▶ Selected text
"""
Government Regulation No. 47 of 2012 (the “New Regulation”) was issued recently to give effect to Article 74(4) of the Companies Act (No. 40 of 2007), which imposes a mandatory corporate social and environmental responsibility (CSR) regime on “natural resource-based” and “natural resource-related” companies. While the New Regulation puts some flesh on the bones of Article 74(4), it adds very little new that should be of concern to business.
Now an established and widely accepted practice in the developed world, emerging nations differ in their approaches to CSR. While companies in some countries, such as Brazil, have been quick to embrace the concept, CSR remains underdeveloped (and unpopular) in other jurisdictions, particularly in the states that made up the former Soviet Union. However, whatever the approaches of individual countries, CSR continues to be voluntary in almost all jurisdictions.
"""
▶ Information shown
"""
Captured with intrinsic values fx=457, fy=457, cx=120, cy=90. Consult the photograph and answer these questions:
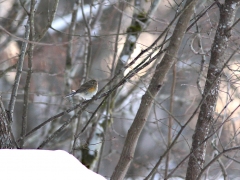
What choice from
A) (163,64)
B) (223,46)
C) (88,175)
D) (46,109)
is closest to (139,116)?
"""
▶ Exercise aim
Render this sentence from the passage on Government Regulation No. 47 of 2012 in Spanish: "However, whatever the approaches of individual countries, CSR continues to be voluntary in almost all jurisdictions."

▶ Problem solution
Sin embargo, cualesquiera que sean los enfoques de los distintos países, la RSC sigue siendo voluntaria en casi todas las jurisdicciones.